======== FRAGMENT STRONY
Problem w tym, że Castlevanii nie wychodzi bycie slasherem - wszyscy kochają tą serię za bycie 2D platformówką z silnym naciskiem na eksplorację i backtracking - owszem, LoS to bardzo dobra gra... ale ni jak ma się do Castlevanii, którą wszyscy kochają - Konami stara się to nadrobić choćby w LoS2 czy Mirror of Fate na 3DSa
Niestety nie jestem z tej generacji, żeby ubolewać razem z resztą świata ;D.
Borderlands sobie obrałem jako kolejny cel z gier z PS+. Na PC mam Soldiera z 33lvlem i Syrenkę 20+, nie dałem rady przejść, bo się wynudziłem. I teraz znowu zrobiłem Soldiera, bo jednak on ma największy dmg, z dobrym Shotgunem ściąga wszystko na dwa hity :D. Na konsoli mam trochę inną mentalność, gdy gram, bo wiem, że np. nie mogę zrobić ALT+F4 i sobie posiedzieć w internecie, czuję się w jakiś sposób zobowiązany . Ale od początku już widzę, że Gearbox okropnie namieszał w tym Borderlands na konsole. Bo to ani nie jest gra na PCty ("genialne" sterowanie, skręcanie pojazdem za pomocą myszki, porównywanie przedmiotów wymaga kilkania przycisku 10 razy, questtracking jednego objective tylko) ani na konsole (wczytywanie tekstur przy przenoszeniu się do nowej lokacji, długie loadingi, napisy się bugują, wciskam USE na budce z medykamentami, a tabelka "Press KWADRAT to use" nadal mi się wyświetla i zasłania przedmioty)... A jak wyświetla się jakiś dym lub z robaczka wyskakują fioletowe płyny, to na ułamek sekundy spadają FPSy. Da się grać bez problemu i to prawie nie przeszkadza, ale jednak DAŁO SIĘ TO ZROBIĆ LEPIEJ .
A w inFamous 2 dla odmiany bardziej podoba mi się granie dobrym. Zły jest mniej mobilny, gorzej kontroluje pole walki, ale za to większe obrażenia zadaje (Niszczyciela na Trudnym zdjąłem 5 granatami). Fabularnie jest o kilka stopni wyżej od pierwszej części, na postaciach bardziej mi zależało, z tego powodu bardziej się przyłożyłem do wczucia się, niż do siania zniszczenia :d. Jeśli ktoś się zastanawiał co się stało z Moyą z jedynki - w komiksie jej dalsze losy zostały opisane.
As the ship they were on began to sink because of a fight outside with Cole and David and military Conduits, the military general threatened to shut down Moya's operation because of her recent actions. Moya then killed the general with a gun and ran to see the carnage outside. As Cole kills David, Moya warned him that in one phone call, there could be a bounty on him. However, as ship sunk, Moya was suddenly trapped. Though Cole tried to save her, Moya told him to leave before he is killed by the water. With this, Moya died drowing in the ship.
================
======== WYBRANE DANE
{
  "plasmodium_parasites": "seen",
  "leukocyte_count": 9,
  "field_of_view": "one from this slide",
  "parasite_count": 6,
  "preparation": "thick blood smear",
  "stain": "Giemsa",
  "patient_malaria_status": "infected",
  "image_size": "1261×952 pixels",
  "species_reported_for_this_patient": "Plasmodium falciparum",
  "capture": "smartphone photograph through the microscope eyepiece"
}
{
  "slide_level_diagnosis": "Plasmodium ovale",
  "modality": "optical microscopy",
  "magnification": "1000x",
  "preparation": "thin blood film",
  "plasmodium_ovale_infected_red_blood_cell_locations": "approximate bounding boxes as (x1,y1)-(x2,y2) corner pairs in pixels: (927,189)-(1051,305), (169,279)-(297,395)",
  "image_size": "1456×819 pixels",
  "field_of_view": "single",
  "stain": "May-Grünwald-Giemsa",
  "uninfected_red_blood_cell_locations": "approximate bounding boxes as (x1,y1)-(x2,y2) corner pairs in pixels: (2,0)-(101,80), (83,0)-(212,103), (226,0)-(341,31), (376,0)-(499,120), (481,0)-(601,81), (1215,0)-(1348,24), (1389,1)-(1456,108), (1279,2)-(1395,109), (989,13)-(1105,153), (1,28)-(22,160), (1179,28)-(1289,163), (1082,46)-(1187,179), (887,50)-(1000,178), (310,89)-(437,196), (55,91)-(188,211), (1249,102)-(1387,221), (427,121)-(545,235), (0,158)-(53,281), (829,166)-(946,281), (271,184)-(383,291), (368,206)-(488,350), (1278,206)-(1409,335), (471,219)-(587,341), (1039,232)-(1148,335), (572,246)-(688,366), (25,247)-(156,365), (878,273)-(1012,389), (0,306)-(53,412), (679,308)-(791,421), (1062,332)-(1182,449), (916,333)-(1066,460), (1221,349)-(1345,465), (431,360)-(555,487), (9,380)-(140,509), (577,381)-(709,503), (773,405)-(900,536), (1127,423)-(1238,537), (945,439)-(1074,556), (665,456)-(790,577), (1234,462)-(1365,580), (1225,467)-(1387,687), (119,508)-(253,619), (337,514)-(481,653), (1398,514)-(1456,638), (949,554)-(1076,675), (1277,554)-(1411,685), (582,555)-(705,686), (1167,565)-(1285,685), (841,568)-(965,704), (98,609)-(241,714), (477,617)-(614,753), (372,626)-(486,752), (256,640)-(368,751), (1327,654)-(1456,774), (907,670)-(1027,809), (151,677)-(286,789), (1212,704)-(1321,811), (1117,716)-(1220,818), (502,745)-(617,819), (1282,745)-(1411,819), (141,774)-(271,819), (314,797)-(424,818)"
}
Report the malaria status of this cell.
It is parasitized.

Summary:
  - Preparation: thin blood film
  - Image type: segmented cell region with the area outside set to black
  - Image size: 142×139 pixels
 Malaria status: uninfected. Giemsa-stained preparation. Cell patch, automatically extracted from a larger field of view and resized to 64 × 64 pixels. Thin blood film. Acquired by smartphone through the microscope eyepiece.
================
**POLECENIE A**
Powtórz bez zmian część fragmentu strony, zaczynając od słów „Problem w tym, że” i kończąc na słowach „resztą świata ;D.”.
**POLECENIE B**
Wskaż w zestawieniu powyżej każdy wiersz zawierający ciąg „microscope” i przepisz go. Wielkość liter ma znaczenie.

**OCZEKIWANY WYNIK A**
Problem w tym, że Castlevanii nie wychodzi bycie slasherem - wszyscy kochają tą serię za bycie 2D platformówką z silnym naciskiem na eksplorację i backtracking - owszem, LoS to bardzo dobra gra... ale ni jak ma się do Castlevanii, którą wszyscy kochają - Konami stara się to nadrobić choćby w LoS2 czy Mirror of Fate na 3DSa
Niestety nie jestem z tej generacji, żeby ubolewać razem z resztą świata ;D.

**OCZEKIWANY WYNIK B**
  "capture": "smartphone photograph through the microscope eyepiece"
 Malaria status: uninfected. Giemsa-stained preparation. Cell patch, automatically extracted from a larger field of view and resized to 64 × 64 pixels. Thin blood film. Acquired by smartphone through the microscope eyepiece.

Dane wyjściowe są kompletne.